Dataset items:
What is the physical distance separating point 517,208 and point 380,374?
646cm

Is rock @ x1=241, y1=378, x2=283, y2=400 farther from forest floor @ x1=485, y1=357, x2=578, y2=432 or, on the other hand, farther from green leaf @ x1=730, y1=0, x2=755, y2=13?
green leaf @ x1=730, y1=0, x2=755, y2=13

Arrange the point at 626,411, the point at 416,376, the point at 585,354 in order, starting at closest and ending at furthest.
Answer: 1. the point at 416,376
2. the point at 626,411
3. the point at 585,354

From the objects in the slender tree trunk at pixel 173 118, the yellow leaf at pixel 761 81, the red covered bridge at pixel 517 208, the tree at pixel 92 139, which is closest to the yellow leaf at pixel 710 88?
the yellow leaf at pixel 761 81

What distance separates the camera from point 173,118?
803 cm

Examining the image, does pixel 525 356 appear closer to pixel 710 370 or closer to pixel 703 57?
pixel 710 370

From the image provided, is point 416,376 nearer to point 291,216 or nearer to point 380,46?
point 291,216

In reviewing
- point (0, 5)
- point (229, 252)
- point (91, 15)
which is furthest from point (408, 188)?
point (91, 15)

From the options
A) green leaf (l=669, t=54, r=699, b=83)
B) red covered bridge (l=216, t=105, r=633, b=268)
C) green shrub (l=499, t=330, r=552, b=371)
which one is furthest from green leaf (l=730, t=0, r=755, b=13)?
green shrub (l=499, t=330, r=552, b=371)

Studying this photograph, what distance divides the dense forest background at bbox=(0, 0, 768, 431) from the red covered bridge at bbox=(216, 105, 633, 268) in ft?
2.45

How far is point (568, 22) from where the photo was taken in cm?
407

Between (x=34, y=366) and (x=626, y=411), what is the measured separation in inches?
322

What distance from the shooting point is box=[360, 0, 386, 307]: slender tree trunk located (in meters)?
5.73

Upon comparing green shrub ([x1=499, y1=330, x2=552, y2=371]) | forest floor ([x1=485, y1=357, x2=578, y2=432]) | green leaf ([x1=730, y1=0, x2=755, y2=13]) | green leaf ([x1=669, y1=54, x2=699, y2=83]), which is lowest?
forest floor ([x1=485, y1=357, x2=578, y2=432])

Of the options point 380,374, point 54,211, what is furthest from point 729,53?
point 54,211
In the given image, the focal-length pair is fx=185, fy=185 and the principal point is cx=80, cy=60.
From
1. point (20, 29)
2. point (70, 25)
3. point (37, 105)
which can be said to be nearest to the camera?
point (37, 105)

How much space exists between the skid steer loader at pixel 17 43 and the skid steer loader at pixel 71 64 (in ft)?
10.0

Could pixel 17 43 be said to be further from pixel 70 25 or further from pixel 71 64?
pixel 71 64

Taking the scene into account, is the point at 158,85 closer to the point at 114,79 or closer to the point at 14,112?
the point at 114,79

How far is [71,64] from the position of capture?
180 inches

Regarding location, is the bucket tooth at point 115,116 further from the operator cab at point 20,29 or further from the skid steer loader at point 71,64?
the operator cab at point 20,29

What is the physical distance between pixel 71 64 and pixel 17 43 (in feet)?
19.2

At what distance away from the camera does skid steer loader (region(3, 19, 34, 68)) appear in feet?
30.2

EXERCISE BRIEF: Locate each line in the listing that contains the string "shrub" and copy those lines.

ANSWER BELOW:
C) green shrub (l=499, t=330, r=552, b=371)
green shrub (l=499, t=330, r=552, b=371)
Upon comparing green shrub ([x1=499, y1=330, x2=552, y2=371]) | forest floor ([x1=485, y1=357, x2=578, y2=432]) | green leaf ([x1=730, y1=0, x2=755, y2=13]) | green leaf ([x1=669, y1=54, x2=699, y2=83]), which is lowest?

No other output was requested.